** Opening Data provided block **
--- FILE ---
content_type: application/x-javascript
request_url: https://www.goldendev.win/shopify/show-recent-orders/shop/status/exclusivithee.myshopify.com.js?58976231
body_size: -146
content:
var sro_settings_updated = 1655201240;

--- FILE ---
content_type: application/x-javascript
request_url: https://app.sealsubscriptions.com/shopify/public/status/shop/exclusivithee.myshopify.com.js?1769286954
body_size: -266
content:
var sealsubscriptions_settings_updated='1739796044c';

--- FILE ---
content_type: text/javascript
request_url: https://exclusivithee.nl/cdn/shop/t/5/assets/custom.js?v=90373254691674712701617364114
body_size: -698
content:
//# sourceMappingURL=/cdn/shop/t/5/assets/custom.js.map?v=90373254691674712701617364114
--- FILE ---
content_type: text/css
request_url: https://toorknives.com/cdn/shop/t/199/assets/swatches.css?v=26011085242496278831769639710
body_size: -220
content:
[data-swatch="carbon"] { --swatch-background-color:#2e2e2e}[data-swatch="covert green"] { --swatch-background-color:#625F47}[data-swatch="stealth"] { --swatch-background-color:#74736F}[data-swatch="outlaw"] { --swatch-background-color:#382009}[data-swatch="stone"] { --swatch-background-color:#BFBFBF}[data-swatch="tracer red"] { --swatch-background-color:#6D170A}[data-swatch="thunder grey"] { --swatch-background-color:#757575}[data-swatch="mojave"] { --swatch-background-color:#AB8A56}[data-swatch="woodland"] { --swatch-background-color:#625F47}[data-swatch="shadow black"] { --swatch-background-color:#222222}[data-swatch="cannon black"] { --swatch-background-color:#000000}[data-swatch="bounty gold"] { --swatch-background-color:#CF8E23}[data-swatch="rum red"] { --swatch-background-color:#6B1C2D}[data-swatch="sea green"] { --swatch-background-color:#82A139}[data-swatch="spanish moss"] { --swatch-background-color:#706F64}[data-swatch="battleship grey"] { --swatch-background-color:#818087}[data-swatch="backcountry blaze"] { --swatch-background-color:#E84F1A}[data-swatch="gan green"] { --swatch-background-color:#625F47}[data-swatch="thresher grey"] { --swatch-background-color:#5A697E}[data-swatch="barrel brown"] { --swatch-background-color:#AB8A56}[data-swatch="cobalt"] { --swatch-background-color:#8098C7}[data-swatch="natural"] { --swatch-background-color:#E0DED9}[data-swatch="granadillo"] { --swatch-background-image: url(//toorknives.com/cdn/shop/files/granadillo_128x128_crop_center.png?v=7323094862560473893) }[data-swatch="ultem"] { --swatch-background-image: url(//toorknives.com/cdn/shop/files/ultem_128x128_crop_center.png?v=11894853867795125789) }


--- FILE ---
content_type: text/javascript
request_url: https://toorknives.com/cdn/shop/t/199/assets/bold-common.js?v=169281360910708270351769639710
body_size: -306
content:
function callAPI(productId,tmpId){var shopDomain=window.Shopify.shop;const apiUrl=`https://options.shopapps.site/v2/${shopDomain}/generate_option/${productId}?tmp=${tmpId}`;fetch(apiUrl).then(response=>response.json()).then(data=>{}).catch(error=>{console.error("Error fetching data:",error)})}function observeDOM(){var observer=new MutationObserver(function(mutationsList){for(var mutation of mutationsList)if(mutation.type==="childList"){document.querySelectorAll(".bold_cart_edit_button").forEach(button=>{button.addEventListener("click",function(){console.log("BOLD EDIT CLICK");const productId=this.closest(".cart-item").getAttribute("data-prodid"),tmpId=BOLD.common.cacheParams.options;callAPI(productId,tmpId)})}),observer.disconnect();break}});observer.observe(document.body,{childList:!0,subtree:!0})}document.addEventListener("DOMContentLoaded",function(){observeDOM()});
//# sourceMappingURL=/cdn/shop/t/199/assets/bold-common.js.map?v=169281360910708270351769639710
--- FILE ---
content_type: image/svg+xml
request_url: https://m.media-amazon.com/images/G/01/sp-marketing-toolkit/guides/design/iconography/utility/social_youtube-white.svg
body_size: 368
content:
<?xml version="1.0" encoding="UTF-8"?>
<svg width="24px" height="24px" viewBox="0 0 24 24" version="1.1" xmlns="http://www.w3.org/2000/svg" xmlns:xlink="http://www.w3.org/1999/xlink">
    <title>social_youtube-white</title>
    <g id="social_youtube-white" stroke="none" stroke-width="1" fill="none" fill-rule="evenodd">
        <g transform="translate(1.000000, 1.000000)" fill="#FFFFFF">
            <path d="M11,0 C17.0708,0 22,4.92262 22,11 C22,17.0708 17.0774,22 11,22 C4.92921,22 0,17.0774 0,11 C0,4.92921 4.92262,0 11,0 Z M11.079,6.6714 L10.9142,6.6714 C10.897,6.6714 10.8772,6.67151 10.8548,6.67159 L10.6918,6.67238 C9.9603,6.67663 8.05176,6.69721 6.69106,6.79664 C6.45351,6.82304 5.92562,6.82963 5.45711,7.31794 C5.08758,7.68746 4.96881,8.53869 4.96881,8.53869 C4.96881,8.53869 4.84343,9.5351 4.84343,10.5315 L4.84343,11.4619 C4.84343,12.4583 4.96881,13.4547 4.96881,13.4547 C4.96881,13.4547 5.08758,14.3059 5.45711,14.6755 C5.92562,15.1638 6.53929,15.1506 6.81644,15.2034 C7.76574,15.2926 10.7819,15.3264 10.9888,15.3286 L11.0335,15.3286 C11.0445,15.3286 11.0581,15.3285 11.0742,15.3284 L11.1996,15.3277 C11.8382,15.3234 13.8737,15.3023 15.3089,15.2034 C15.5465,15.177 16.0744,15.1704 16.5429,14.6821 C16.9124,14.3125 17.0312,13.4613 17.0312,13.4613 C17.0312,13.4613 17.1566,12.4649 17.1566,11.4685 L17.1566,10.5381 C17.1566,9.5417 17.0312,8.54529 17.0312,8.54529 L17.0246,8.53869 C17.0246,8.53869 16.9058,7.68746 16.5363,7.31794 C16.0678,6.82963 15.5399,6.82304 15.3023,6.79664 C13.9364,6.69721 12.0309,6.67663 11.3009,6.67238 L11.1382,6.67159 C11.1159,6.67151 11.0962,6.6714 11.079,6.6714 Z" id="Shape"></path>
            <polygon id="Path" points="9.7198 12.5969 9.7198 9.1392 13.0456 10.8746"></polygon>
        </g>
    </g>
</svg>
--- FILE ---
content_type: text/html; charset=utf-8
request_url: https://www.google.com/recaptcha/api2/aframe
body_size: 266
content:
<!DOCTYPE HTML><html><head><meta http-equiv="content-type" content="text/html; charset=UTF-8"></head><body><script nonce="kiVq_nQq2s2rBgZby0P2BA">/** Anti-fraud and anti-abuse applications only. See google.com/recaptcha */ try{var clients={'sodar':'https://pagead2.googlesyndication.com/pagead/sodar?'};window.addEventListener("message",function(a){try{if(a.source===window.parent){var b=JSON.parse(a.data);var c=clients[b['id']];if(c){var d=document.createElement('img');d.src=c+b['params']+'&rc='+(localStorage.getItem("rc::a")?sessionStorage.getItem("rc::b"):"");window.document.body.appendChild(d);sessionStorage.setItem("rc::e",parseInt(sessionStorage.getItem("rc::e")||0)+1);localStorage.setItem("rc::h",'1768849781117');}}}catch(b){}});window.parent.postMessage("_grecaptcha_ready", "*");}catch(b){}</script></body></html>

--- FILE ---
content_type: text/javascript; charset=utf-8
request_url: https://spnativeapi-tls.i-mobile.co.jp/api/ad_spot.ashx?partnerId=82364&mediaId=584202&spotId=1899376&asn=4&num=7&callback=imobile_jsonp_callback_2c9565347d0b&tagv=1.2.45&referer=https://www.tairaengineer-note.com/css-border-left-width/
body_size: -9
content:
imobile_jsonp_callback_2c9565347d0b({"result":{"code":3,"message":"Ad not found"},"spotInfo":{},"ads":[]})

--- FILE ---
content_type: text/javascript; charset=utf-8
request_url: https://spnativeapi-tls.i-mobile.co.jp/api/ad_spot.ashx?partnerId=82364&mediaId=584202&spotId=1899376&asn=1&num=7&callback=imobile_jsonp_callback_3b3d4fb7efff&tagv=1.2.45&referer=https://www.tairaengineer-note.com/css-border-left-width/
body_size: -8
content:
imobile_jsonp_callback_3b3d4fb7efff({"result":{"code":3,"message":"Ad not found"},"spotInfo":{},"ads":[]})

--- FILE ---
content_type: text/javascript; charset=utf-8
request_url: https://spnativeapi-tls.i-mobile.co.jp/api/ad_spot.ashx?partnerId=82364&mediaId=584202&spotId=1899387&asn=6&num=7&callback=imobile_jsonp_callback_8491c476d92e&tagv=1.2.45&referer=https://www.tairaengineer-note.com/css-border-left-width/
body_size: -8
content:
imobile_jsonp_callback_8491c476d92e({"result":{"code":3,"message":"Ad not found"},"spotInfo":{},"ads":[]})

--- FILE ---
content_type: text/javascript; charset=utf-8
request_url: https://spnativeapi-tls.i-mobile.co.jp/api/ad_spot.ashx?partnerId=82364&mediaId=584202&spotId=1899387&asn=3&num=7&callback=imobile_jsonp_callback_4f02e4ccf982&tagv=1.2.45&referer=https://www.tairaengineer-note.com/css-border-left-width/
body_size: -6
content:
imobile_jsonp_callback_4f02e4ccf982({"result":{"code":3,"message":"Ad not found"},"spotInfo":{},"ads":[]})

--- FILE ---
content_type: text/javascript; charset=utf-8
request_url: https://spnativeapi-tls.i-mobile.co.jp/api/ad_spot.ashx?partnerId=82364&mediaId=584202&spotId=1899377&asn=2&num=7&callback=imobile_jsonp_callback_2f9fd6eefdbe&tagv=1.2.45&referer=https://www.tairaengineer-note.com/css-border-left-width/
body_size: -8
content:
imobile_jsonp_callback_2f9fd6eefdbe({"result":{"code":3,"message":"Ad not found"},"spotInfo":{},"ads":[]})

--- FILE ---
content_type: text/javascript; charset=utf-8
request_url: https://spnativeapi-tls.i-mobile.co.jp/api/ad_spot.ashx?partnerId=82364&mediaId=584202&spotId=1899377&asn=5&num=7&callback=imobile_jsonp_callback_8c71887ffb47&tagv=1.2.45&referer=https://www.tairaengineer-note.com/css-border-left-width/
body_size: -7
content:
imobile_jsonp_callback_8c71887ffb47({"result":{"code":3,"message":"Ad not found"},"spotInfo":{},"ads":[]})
** Closing Data provided block **
**Aim of the exercise**
Could you work out how many lines in the material contain "html"? Reply with only that number.

**Exercise output**
2